**** Page excerpt ****
RAPOLANO TERME, Siena, Tuscany, Italy—Oh, we’re headed for adventure today. For years I’ve been trying to work up the courage to go to one of Italy’s many spas. Today’s the day. Midge has an appointment, buddy Steve has an appointment too and we’re on our way.

midgestevegari1

Do try this. It’s hard for me to imagine a finer way to spend the day. Even in famously idyllic Tuscany. And it was about half reasonably priced. The spa we picked charged 11 euros for an all access pass that let you into all the many thermal pools indoor and out. For the whole day. The place is great, clean and polished, chaise lounges surrounding pools of every temperature. With a slack jawed look of contentment, bathers were positioning themselves under the splash of wide mouthed spigots and letting the relaxingly hot, mineral rich waters whoosh over them.

Once in a great while you can pick up a hint of the sulfur in the water. But not in a disagreeable “What the Heck was that?” kind of way. You just note it and maybe think to yourself “Hey, Farmboy, you’re at a Spa in Italy. How about that?”

GETTING INTO MORE HOT WATER THAN USUAL

There are pools of every size and shape but the pecking order for temperature seemed to be: the closer to the building, the hotter the water you were into. The further away, the cooler the waters. On a spring day when the temps are still a bit cool in the shadows of the pines, you can tell where the heat is by where the bathers are ganged up.
**** Recorded information ****
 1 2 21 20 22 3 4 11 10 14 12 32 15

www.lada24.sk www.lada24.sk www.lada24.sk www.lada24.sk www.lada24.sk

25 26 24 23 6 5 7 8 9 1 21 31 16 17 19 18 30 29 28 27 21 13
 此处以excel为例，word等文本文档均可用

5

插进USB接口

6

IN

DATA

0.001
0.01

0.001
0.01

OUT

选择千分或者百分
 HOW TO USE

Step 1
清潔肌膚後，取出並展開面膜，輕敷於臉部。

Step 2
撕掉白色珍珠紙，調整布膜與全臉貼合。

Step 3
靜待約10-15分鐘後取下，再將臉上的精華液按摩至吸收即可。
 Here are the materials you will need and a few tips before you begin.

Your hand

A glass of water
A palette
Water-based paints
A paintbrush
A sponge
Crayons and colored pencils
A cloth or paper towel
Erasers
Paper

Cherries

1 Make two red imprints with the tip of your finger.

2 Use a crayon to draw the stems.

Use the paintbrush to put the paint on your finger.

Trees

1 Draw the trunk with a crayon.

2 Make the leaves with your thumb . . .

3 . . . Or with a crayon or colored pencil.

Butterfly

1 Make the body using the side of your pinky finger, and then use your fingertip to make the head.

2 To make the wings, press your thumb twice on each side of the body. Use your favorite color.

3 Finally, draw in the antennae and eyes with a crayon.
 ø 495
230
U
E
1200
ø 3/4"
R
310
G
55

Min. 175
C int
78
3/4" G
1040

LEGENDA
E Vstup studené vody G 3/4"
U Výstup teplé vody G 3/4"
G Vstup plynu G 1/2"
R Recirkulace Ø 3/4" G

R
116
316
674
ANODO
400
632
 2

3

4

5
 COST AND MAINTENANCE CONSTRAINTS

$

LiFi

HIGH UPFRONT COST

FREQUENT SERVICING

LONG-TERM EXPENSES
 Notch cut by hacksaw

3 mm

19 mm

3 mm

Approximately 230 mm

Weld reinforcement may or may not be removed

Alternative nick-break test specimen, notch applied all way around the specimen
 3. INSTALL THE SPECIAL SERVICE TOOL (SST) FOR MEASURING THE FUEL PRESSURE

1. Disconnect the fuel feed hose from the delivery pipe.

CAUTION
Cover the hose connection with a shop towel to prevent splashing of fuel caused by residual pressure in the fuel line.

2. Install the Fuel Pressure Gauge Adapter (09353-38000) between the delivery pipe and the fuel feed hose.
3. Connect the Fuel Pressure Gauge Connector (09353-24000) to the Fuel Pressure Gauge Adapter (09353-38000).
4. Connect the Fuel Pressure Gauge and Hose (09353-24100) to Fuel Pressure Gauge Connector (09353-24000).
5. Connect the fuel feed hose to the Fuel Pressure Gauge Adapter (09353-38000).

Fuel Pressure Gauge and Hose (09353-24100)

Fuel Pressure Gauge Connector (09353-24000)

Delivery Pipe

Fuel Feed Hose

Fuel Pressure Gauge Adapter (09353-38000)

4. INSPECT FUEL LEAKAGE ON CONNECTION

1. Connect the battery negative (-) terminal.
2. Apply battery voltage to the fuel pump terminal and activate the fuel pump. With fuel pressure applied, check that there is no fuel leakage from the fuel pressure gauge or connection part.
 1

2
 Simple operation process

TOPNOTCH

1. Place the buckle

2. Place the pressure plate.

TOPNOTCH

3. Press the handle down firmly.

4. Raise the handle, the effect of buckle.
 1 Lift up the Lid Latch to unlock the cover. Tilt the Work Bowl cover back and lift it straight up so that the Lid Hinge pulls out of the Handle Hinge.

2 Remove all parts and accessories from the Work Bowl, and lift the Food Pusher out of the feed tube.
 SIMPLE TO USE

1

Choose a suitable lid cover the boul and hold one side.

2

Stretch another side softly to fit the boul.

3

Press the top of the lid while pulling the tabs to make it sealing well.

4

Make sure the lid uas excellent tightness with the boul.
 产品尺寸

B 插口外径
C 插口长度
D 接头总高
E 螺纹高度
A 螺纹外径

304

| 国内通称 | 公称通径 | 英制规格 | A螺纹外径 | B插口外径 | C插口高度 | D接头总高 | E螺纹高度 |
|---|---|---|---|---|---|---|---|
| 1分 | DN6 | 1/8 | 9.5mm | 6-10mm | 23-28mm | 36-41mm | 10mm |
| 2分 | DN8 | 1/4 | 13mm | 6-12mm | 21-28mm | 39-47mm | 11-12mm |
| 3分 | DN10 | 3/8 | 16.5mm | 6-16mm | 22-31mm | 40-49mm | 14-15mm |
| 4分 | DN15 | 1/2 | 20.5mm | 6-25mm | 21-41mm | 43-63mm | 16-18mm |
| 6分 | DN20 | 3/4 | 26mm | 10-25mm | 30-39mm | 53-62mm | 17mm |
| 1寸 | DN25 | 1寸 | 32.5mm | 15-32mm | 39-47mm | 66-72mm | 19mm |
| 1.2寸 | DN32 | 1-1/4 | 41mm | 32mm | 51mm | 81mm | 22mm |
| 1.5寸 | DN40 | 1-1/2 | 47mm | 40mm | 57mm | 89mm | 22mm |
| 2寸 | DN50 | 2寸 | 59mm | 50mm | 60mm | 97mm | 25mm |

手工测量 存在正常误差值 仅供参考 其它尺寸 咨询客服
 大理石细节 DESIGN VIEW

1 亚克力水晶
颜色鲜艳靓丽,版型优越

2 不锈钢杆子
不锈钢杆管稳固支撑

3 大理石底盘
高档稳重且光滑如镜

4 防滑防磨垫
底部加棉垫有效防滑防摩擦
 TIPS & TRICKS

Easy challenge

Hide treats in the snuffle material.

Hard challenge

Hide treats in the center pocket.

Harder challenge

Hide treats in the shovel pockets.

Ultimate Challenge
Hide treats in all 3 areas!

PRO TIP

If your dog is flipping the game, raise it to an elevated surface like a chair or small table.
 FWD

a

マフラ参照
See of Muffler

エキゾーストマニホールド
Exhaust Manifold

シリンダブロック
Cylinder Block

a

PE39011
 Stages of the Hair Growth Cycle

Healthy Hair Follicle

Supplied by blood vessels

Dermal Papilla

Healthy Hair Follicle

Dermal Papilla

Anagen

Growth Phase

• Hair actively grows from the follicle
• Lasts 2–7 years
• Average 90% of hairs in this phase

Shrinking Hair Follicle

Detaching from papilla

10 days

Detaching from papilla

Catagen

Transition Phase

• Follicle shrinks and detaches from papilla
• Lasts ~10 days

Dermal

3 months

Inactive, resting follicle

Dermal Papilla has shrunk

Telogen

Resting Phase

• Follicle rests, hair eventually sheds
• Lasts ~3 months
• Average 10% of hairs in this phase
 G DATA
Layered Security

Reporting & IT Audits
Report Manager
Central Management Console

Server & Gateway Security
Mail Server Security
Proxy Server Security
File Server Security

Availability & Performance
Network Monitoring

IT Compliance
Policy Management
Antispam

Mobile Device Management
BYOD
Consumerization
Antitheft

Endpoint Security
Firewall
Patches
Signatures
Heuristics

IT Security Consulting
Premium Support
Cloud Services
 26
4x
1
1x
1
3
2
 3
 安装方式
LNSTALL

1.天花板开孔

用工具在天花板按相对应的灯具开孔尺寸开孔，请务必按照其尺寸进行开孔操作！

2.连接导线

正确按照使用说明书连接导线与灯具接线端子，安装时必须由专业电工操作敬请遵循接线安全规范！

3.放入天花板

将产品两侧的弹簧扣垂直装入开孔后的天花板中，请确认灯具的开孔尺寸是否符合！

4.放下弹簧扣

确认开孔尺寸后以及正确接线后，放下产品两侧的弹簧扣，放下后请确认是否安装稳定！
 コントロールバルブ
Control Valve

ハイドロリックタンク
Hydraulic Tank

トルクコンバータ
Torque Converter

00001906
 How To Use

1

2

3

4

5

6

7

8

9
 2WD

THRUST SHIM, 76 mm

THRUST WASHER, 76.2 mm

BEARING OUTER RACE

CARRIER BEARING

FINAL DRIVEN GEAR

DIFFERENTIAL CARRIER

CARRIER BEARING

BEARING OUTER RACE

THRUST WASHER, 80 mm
****
- **Exercise requirements**
A – In the Tuscany spa post, shorten the paragraph that begins "Do try this." into a brief bulleted list that keeps its main facts.
B – Transcribe everything in the Tuscany spa post from "There are pools" down to "are ganged up.", word for word.
C – Put this sentence from the Tuscany spa post into French: "For years I’ve been trying to work up the courage to go to one of Italy’s many spas."

- **Answers in order**
A –
- The spa charged 11 euros for an all-access pass.
- The pass covered all the many thermal pools, indoor and outdoor, for the whole day.
- The place was great, clean and polished.
- Chaise lounges surrounded pools of every temperature.
- Bathers sat under wide-mouthed spigots and let the hot, mineral-rich water pour over them.

B –
There are pools of every size and shape but the pecking order for temperature seemed to be: the closer to the building, the hotter the water you were into. The further away, the cooler the waters. On a spring day when the temps are still a bit cool in the shadows of the pines, you can tell where the heat is by where the bathers are ganged up.

C – Depuis des années, j'essaie de trouver le courage d'aller dans l'un des nombreux spas d'Italie.